Harlem, New York
Der New Yorker Stadtteil Harlem hat mich schon immer fasziniert. Tatsächlich lebte einst meine älteste Tochter dort, als sie einige Monate in den USA studierte. Wann immer ich sie besuchen ging, war ich beeindruckt von seiner Lebendigkeit und Energie.

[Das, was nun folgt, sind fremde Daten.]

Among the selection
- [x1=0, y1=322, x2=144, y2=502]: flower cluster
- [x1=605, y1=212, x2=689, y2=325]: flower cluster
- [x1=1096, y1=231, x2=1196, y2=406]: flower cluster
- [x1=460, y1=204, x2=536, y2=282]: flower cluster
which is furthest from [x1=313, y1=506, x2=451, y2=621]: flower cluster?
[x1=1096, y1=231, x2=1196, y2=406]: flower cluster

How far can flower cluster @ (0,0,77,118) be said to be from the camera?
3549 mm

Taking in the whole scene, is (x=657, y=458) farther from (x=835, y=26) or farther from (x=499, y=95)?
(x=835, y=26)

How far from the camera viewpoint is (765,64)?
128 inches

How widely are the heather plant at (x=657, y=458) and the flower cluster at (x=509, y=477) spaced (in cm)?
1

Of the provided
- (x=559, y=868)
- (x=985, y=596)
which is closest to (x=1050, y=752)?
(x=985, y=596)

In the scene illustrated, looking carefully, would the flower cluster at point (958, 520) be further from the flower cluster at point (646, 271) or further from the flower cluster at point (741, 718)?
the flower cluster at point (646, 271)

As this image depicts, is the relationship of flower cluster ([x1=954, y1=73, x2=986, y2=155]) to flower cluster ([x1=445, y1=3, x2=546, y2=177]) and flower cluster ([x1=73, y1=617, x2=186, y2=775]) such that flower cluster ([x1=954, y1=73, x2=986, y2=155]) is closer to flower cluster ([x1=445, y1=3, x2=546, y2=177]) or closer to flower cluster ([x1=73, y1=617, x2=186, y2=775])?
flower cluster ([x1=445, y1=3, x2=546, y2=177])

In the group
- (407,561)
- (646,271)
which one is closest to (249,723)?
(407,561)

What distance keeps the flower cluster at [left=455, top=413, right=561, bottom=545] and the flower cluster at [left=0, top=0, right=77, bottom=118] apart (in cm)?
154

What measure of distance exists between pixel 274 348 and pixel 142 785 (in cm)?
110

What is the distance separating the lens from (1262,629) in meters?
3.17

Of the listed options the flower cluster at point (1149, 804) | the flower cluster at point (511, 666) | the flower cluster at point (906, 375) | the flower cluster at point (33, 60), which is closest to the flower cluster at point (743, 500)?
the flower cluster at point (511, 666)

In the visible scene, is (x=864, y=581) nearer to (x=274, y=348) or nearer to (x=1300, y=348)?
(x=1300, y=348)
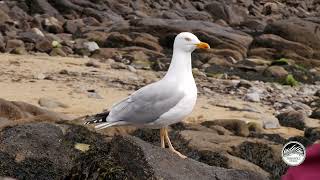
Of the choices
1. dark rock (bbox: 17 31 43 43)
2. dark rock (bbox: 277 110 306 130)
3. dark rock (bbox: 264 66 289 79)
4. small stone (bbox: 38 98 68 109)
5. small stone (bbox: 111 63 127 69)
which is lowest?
dark rock (bbox: 17 31 43 43)

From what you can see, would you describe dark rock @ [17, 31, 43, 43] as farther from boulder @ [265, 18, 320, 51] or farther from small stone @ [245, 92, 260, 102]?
boulder @ [265, 18, 320, 51]

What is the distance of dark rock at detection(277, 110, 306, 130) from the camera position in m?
13.3

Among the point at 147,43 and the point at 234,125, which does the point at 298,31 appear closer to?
the point at 147,43

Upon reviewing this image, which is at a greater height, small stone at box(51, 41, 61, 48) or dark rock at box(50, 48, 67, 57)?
dark rock at box(50, 48, 67, 57)

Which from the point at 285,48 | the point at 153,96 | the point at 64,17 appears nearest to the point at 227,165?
the point at 153,96

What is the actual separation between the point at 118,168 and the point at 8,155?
980 mm

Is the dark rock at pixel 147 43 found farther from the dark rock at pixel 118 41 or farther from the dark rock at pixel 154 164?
the dark rock at pixel 154 164

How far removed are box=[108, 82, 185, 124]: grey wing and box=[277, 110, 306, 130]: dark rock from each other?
8.04 m

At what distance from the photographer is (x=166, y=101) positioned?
5.45 m

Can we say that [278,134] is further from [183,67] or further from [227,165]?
[183,67]

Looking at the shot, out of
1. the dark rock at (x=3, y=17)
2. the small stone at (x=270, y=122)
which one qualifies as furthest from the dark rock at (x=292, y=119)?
the dark rock at (x=3, y=17)

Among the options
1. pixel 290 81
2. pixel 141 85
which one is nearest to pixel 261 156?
pixel 141 85

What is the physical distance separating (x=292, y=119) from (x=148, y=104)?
8.38 metres

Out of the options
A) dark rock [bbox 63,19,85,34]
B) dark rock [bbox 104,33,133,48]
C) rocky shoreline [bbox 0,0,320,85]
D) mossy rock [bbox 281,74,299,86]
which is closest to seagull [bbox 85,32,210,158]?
mossy rock [bbox 281,74,299,86]
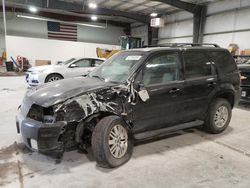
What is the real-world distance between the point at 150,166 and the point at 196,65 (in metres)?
1.83

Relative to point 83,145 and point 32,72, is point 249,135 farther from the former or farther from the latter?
point 32,72

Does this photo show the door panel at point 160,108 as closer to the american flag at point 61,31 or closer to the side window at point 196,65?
the side window at point 196,65

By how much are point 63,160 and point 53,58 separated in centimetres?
1697

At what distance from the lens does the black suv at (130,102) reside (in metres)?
2.59

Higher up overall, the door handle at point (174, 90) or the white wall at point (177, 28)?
the white wall at point (177, 28)

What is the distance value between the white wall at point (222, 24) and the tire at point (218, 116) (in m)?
9.14

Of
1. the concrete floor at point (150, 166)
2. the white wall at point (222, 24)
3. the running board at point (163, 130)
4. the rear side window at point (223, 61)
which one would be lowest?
the concrete floor at point (150, 166)

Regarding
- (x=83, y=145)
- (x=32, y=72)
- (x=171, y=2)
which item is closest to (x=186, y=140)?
(x=83, y=145)

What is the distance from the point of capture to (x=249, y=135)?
4.08 m

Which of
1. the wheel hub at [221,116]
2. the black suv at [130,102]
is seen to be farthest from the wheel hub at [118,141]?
the wheel hub at [221,116]

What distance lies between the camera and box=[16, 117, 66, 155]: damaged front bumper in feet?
8.12

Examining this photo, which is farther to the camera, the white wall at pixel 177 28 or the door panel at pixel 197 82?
the white wall at pixel 177 28

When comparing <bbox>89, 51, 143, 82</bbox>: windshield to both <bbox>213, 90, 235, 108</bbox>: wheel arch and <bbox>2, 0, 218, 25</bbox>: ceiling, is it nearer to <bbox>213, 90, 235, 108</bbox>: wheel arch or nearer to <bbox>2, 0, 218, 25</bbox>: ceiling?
<bbox>213, 90, 235, 108</bbox>: wheel arch

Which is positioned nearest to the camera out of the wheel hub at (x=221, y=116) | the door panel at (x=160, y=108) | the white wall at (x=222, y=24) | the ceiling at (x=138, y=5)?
the door panel at (x=160, y=108)
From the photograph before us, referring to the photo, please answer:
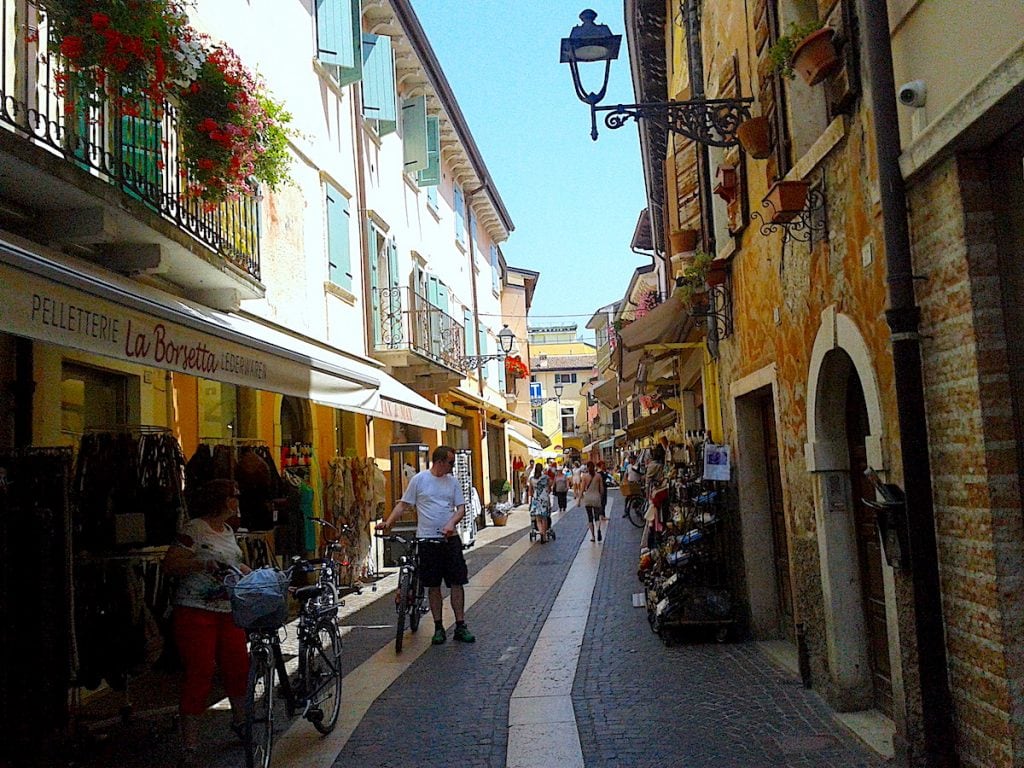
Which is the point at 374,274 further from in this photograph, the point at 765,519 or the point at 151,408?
the point at 765,519

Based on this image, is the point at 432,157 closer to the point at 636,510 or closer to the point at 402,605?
the point at 636,510

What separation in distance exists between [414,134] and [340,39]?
18.3ft

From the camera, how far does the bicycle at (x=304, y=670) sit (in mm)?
5391

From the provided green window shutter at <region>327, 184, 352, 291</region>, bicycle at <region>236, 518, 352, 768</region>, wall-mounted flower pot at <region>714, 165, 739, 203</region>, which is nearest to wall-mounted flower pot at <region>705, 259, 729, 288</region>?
wall-mounted flower pot at <region>714, 165, 739, 203</region>

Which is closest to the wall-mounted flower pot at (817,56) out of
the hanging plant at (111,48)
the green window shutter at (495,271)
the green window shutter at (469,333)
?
the hanging plant at (111,48)

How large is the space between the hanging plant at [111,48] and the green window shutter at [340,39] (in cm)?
742

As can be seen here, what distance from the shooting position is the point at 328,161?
50.4 feet

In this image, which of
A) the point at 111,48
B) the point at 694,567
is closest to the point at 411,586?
the point at 694,567

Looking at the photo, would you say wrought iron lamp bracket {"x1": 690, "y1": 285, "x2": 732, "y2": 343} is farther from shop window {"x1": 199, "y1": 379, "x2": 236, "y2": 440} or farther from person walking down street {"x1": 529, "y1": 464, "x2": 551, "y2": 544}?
person walking down street {"x1": 529, "y1": 464, "x2": 551, "y2": 544}

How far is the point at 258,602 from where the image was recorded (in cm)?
547

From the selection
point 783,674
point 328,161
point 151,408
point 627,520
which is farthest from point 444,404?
point 783,674

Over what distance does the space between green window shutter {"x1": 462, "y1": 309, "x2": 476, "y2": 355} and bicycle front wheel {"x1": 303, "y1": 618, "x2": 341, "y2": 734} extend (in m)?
20.8

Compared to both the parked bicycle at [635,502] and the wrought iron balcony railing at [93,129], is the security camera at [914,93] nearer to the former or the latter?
the wrought iron balcony railing at [93,129]

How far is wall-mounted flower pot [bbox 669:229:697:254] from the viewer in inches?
445
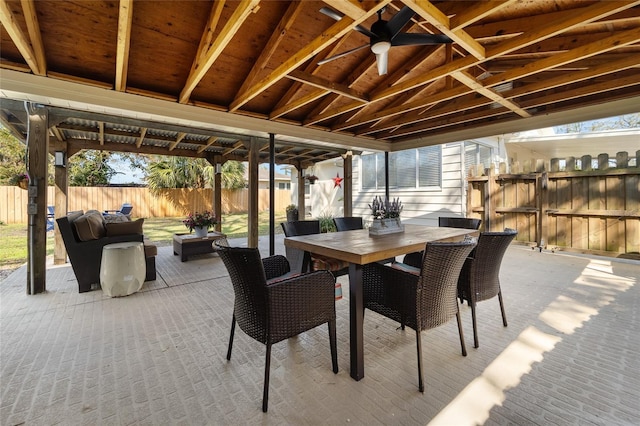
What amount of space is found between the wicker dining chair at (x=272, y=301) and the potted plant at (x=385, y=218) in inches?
49.9

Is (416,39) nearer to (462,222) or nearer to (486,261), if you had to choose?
(486,261)

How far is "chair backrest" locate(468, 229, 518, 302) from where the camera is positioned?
252cm

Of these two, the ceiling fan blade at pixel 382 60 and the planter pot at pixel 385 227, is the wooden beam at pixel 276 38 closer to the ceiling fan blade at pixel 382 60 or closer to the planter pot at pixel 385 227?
the ceiling fan blade at pixel 382 60

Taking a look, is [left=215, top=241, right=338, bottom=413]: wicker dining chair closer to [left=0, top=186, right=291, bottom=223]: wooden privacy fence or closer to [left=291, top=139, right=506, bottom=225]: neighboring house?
[left=291, top=139, right=506, bottom=225]: neighboring house

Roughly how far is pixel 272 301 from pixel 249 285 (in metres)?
0.20

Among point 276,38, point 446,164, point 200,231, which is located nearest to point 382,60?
point 276,38

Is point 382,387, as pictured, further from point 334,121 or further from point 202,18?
point 334,121

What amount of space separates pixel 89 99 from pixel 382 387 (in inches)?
181

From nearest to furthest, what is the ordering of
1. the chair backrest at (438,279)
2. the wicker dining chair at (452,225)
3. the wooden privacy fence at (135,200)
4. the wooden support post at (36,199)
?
the chair backrest at (438,279)
the wicker dining chair at (452,225)
the wooden support post at (36,199)
the wooden privacy fence at (135,200)

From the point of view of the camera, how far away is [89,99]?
3523 mm

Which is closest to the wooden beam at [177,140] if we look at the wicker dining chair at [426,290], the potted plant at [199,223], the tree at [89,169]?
the potted plant at [199,223]

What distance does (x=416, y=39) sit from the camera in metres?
2.50

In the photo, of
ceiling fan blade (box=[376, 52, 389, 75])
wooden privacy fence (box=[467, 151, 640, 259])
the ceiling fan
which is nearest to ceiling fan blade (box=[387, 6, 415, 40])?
the ceiling fan

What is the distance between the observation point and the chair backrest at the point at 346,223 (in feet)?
13.6
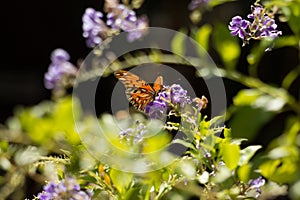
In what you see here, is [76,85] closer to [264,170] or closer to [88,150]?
[88,150]

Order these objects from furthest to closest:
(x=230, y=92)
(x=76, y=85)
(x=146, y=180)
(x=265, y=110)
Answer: (x=230, y=92), (x=76, y=85), (x=146, y=180), (x=265, y=110)

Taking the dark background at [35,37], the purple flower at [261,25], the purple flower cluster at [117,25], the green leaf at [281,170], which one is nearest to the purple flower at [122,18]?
the purple flower cluster at [117,25]

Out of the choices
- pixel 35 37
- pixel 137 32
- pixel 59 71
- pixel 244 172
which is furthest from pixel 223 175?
pixel 35 37

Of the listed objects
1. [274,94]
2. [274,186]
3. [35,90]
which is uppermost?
[274,94]

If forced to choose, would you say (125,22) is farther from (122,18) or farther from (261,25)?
(261,25)

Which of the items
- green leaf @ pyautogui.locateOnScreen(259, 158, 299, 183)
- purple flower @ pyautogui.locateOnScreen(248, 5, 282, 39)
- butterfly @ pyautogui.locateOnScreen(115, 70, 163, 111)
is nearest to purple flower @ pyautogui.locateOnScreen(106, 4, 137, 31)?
butterfly @ pyautogui.locateOnScreen(115, 70, 163, 111)

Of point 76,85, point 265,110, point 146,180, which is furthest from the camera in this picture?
point 76,85

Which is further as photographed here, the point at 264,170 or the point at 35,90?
the point at 35,90

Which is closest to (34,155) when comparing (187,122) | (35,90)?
(187,122)
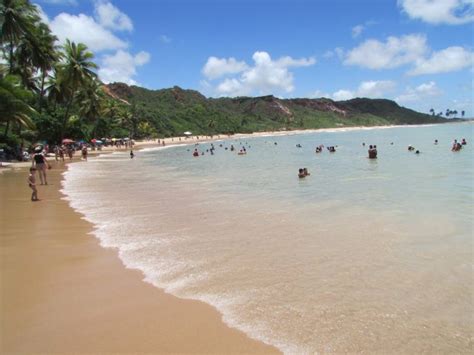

Die Geschichte von Harlem ist untrennbar mit der afroamerikanischen Kultur verbunden. Wenn man die 125th Street hinuntergeht, kommt man zum Apollo Theatre, in dem einst The Jackson 5, James Brown und Ella Fitzgerald auftraten. Und auf der Lenox Avenue befindet sich der Cotton Club, in dem Lena Horne damals berühmt wurde.
Blick auf Ostharlem heute.
Nachtclub-Karte von Harlem, 1932.
Seit den 1920er Jahren hat Harlem eine überwiegend schwarze Bevölkerung. Die Depression und der Zweite Weltkrieg hatten dramatische Auswirkungen auf seine Bewohner: hohe Mieten, Arbeitslosigkeit und Rassismus von Stadtbeamten und Polizei führten in den 1930er und 1940er Jahren zu Rassenaufständen.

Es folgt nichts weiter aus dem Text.